◆ Exercise details ◆
Copy out all the entries word for word.

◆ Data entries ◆

▼▼▼

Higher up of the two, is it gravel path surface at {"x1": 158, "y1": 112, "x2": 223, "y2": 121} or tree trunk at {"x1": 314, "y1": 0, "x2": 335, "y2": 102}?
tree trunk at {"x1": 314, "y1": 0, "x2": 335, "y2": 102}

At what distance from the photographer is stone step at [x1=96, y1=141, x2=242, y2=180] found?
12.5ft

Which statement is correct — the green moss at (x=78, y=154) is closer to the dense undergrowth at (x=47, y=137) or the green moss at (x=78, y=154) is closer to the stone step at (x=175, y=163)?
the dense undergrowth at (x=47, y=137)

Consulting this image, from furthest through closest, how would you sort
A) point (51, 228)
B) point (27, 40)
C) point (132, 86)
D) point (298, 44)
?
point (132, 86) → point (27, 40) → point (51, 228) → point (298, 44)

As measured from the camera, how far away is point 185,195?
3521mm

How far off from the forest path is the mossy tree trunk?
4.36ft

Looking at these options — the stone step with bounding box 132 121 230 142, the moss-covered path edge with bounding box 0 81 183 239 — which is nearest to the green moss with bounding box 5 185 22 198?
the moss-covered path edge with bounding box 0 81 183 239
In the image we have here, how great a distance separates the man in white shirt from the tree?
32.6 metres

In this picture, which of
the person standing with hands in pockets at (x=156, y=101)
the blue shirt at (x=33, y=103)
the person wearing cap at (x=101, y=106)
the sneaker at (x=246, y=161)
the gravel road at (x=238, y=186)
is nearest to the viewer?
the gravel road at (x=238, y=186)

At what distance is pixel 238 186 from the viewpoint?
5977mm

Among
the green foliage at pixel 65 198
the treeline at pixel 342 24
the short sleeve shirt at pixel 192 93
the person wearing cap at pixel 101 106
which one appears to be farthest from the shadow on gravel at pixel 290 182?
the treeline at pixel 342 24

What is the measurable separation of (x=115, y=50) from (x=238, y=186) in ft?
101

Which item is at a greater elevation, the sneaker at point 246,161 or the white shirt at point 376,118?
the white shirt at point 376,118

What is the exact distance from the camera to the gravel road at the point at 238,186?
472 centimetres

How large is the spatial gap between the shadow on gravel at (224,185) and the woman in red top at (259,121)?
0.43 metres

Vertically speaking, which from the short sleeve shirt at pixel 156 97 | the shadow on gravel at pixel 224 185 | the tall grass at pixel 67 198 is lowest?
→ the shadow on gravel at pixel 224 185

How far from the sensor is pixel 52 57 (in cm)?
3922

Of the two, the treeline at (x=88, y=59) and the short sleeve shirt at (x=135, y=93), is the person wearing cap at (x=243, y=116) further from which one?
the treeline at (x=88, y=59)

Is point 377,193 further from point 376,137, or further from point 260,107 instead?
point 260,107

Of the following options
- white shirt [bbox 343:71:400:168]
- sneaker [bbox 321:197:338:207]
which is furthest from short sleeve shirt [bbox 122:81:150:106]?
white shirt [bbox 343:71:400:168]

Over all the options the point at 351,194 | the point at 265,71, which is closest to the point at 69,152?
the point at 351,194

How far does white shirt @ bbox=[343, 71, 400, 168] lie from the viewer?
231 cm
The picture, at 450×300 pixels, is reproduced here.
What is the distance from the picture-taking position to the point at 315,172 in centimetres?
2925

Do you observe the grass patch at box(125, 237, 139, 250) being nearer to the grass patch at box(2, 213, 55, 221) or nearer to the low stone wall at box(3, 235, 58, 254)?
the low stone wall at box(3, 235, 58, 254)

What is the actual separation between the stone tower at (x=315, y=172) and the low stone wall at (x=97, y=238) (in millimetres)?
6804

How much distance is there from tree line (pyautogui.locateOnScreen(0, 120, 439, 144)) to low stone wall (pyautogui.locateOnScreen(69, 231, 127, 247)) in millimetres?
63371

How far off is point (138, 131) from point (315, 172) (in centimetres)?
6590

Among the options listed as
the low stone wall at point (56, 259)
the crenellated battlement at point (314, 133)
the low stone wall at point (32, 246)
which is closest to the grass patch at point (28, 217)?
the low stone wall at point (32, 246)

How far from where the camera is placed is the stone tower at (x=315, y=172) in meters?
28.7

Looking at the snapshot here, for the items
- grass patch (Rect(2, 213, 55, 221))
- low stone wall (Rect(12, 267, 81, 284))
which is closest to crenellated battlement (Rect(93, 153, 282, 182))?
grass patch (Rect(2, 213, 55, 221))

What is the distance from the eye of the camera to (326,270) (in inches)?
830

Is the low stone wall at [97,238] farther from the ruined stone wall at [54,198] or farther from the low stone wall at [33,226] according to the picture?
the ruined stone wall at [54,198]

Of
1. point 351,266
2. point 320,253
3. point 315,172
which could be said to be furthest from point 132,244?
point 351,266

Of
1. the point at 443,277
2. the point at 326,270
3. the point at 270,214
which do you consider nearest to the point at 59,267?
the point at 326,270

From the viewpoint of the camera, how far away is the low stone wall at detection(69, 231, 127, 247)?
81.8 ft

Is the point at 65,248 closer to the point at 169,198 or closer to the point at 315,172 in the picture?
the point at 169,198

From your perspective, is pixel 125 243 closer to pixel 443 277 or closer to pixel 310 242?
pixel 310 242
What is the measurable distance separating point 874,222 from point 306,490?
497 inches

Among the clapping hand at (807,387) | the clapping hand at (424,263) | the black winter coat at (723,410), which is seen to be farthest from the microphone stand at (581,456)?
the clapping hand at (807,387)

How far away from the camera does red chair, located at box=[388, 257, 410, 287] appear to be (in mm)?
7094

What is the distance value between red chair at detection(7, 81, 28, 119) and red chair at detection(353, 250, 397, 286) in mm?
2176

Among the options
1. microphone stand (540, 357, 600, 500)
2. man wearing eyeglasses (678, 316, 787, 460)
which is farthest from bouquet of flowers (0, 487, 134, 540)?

▲▲▲

◆ Correct output ◆
Higher up of the two, is it gravel path surface at {"x1": 158, "y1": 112, "x2": 223, "y2": 121} or tree trunk at {"x1": 314, "y1": 0, "x2": 335, "y2": 102}?
tree trunk at {"x1": 314, "y1": 0, "x2": 335, "y2": 102}

At what distance from the photographer is stone step at [x1=96, y1=141, x2=242, y2=180] found?
12.5ft

Which statement is correct — the green moss at (x=78, y=154) is closer to the dense undergrowth at (x=47, y=137) or the green moss at (x=78, y=154) is closer to the stone step at (x=175, y=163)?
the dense undergrowth at (x=47, y=137)

Consulting this image, from furthest through closest, how would you sort
A) point (51, 228)
B) point (27, 40)
C) point (132, 86)
D) point (298, 44)
?
point (132, 86) → point (27, 40) → point (51, 228) → point (298, 44)

As measured from the camera, how far away is point 185,195?
3521mm

How far off from the forest path is the mossy tree trunk?
4.36ft

Looking at these options — the stone step with bounding box 132 121 230 142, the moss-covered path edge with bounding box 0 81 183 239 — which is nearest to the green moss with bounding box 5 185 22 198?
the moss-covered path edge with bounding box 0 81 183 239
In the image we have here, how great a distance separates the man in white shirt from the tree?
32.6 metres

In this picture, which of
the person standing with hands in pockets at (x=156, y=101)
the blue shirt at (x=33, y=103)
the person wearing cap at (x=101, y=106)
the sneaker at (x=246, y=161)
the gravel road at (x=238, y=186)
is nearest to the viewer?
the gravel road at (x=238, y=186)

At what distance is pixel 238 186 from the viewpoint?
5977mm

Among
the green foliage at pixel 65 198
the treeline at pixel 342 24
the short sleeve shirt at pixel 192 93
the person wearing cap at pixel 101 106
which one appears to be farthest from the shadow on gravel at pixel 290 182?
the treeline at pixel 342 24

What is the measurable separation of (x=115, y=50) from (x=238, y=186) in ft?
101

Which item is at a greater elevation, the sneaker at point 246,161 or the white shirt at point 376,118?
the white shirt at point 376,118

What is the exact distance from the camera to the gravel road at the point at 238,186?
472 centimetres

How large is the spatial gap between the shadow on gravel at (224,185) and the woman in red top at (259,121)?
0.43 metres

Vertically speaking, which from the short sleeve shirt at pixel 156 97 | the shadow on gravel at pixel 224 185 | the tall grass at pixel 67 198 is lowest?
→ the shadow on gravel at pixel 224 185

How far from the sensor is pixel 52 57 (in cm)?
3922

Of the two, the treeline at (x=88, y=59) and the short sleeve shirt at (x=135, y=93), is the person wearing cap at (x=243, y=116) further from which one?
the treeline at (x=88, y=59)

Is point 377,193 further from point 376,137, or further from point 260,107 instead?
point 260,107

Of the following options
- white shirt [bbox 343:71:400:168]
- sneaker [bbox 321:197:338:207]
which is furthest from short sleeve shirt [bbox 122:81:150:106]?
white shirt [bbox 343:71:400:168]

Over all the options the point at 351,194 | the point at 265,71, which is closest to the point at 69,152?
the point at 351,194

How far does white shirt @ bbox=[343, 71, 400, 168] lie from the viewer?
231 cm
The picture, at 450×300 pixels, is reproduced here.
What is the distance from the picture-taking position to the point at 315,172 in centimetres?
2925

Do you observe the grass patch at box(125, 237, 139, 250) being nearer to the grass patch at box(2, 213, 55, 221) or nearer to the low stone wall at box(3, 235, 58, 254)?
the low stone wall at box(3, 235, 58, 254)

What is the actual separation between the stone tower at (x=315, y=172) and the low stone wall at (x=97, y=238) (in millimetres)?
6804

How much distance is there from tree line (pyautogui.locateOnScreen(0, 120, 439, 144)) to low stone wall (pyautogui.locateOnScreen(69, 231, 127, 247)) in millimetres?
63371

How far off is point (138, 131) from point (315, 172) (in centimetres)?
6590

Among the options listed as
the low stone wall at point (56, 259)
the crenellated battlement at point (314, 133)
the low stone wall at point (32, 246)
which is closest to the grass patch at point (28, 217)?
the low stone wall at point (32, 246)

How far from where the camera is placed is the stone tower at (x=315, y=172) in meters?
28.7

Looking at the snapshot here, for the items
- grass patch (Rect(2, 213, 55, 221))
- low stone wall (Rect(12, 267, 81, 284))
which is closest to crenellated battlement (Rect(93, 153, 282, 182))?
grass patch (Rect(2, 213, 55, 221))

What is the distance from the eye of the camera to (326,270) (in inches)?
830

Is the low stone wall at [97,238] farther from the ruined stone wall at [54,198] or farther from the low stone wall at [33,226] according to the picture?
the ruined stone wall at [54,198]

Of
1. point 351,266
2. point 320,253
3. point 315,172
which could be said to be furthest from point 132,244?
point 351,266

Of
1. the point at 443,277
2. the point at 326,270
3. the point at 270,214
which do you consider nearest to the point at 59,267?
the point at 326,270

From the viewpoint of the camera, how far away is the low stone wall at detection(69, 231, 127, 247)?
81.8 ft

Is the point at 65,248 closer to the point at 169,198 or closer to the point at 315,172 in the picture?
the point at 169,198

From your perspective, is pixel 125 243 closer to pixel 443 277 or closer to pixel 310 242?
pixel 310 242
What is the measurable distance separating point 874,222 from point 306,490?
497 inches

Among the clapping hand at (807,387) | the clapping hand at (424,263) | the black winter coat at (723,410), which is seen to be farthest from the microphone stand at (581,456)?
the clapping hand at (807,387)

How far away from the camera does red chair, located at box=[388, 257, 410, 287] appear to be (in mm)?
7094

What is the distance value between red chair at detection(7, 81, 28, 119) and red chair at detection(353, 250, 397, 286) in mm?
2176

Among the options
1. microphone stand (540, 357, 600, 500)
2. man wearing eyeglasses (678, 316, 787, 460)
which is farthest from bouquet of flowers (0, 487, 134, 540)?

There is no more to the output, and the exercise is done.